■ **Short problem A**
Summarize the passage on comparing the Dunedin Study's income mobility results with overseas studies in two sentences.
■ **Short problem B**
Rewrite part of the passage on comparing the Dunedin Study's income mobility results with overseas studies, replacing "methodological differences" with "differences in method" each time it appears. Begin at the words "6 Comparing our" and stop after "pp. 320, 322).".

■ **Excerpt**
===============

6 Comparing our results with those for other countries
Now that we have tentatively estimated rates of income mobility for people from Dunedin and occupational mobility in New Zealand, we can very cautiously compare our results to results from the most similar overseas studies. Considerable caution is necessary when making comparisons because of sampling and methodological differences between studies (Causa and Johansson, 2009, p. 12). Comparisons by other researchers have sometimes been criticised on the basis that differences may reflect methodological differences rather than real differences in intergenerational economic mobility (Gorard, 2008, pp. 320, 322).
6.1 Comparing the Dunedin Study income results with similar overseas studies
Table 7 compares our intergenerational income elasticity results for New Zealand men and women from Dunedin to those of the most similar overseas studies. For all these results the models used included just the incomes or earnings of fathers or parents, the adult earnings or incomes of their children, and a varying range of age controls (Blanden and Machin, 2008, p. 106; Corak and Heisz, 1999, p. 510; Ermisch, et al., 2006, p. 673; Jäntti, et al., 2006, p. 5; Solon, 1992, p. 399).[33] To maximise comparability with the Dunedin data, we tried to find studies that measured children's incomes once in their early thirties, and fathers' incomes twice when their children were in their teens.[34]
We identified reasonably similar studies to the Dunedin Study for men and women in Britain, and for men in Canada and in the United States. However, the studies for most countries measured children's incomes during their late thirties, and have more income measurements, either for fathers or for their children, than the Dunedin Study. This may result in estimates for these countries being higher than if incomes were measured at the same ages and the same number of times as in the Dunedin Study (Jäntti, et al., 2006, p. 20; Solon, 1999, p. 1785, 2002, pp. 61-63). For instance, the high estimates for men in Germany in Table 7 probably partly reflect the much higher number of measures of father's income than for the other countries.
However, our data may include people from a wider range of income groups than overseas studies. Most of the studies in Table 7 exclude people whose father was not working, and this may reduce the magnitude of estimates in these countries (Fortin and Lefebvre, 1998, p. 17; Gorard, 2008, p. 320; Jäntti, et al., 2006, pp. 28-30). When the participants were aged 13, the Dunedin Study asked parents not to report benefit income. But when the participants were aged 15 their parents were asked to report income from all sources, including benefit income. When participants were aged 32 they were prompted about different sources of income and then asked to report the total income they had received (Poulton, [2003], pp. Fin1-2). In addition, some of the studies in Table 7 are just for labour market earnings. Studies of the United States and Canada have found that using total income tends to slightly inflate estimates compared to using just labour market earnings (Corak and Heisz, 1999, p. 512; Mazumder, 2005, p. 250; Peters, 1992, p. 466).

===============

■ **Dataset content**
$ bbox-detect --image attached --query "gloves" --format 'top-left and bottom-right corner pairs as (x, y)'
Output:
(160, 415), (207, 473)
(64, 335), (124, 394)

===============

■ **Task result A**
The Dunedin Study's estimates of intergenerational income mobility can be compared only very cautiously with the most similar overseas studies, because sampling and methodological differences may explain apparent differences. Most overseas studies measured children's incomes in their late thirties and took more income measurements, which may make their estimates higher, while the Dunedin data may cover a wider range of income groups because most of the overseas studies exclude people whose father was not working.

■ **Task result B**
6 Comparing our results with those for other countries
Now that we have tentatively estimated rates of income mobility for people from Dunedin and occupational mobility in New Zealand, we can very cautiously compare our results to results from the most similar overseas studies. Considerable caution is necessary when making comparisons because of sampling and differences in method between studies (Causa and Johansson, 2009, p. 12). Comparisons by other researchers have sometimes been criticised on the basis that differences may reflect differences in method rather than real differences in intergenerational economic mobility (Gorard, 2008, pp. 320, 322).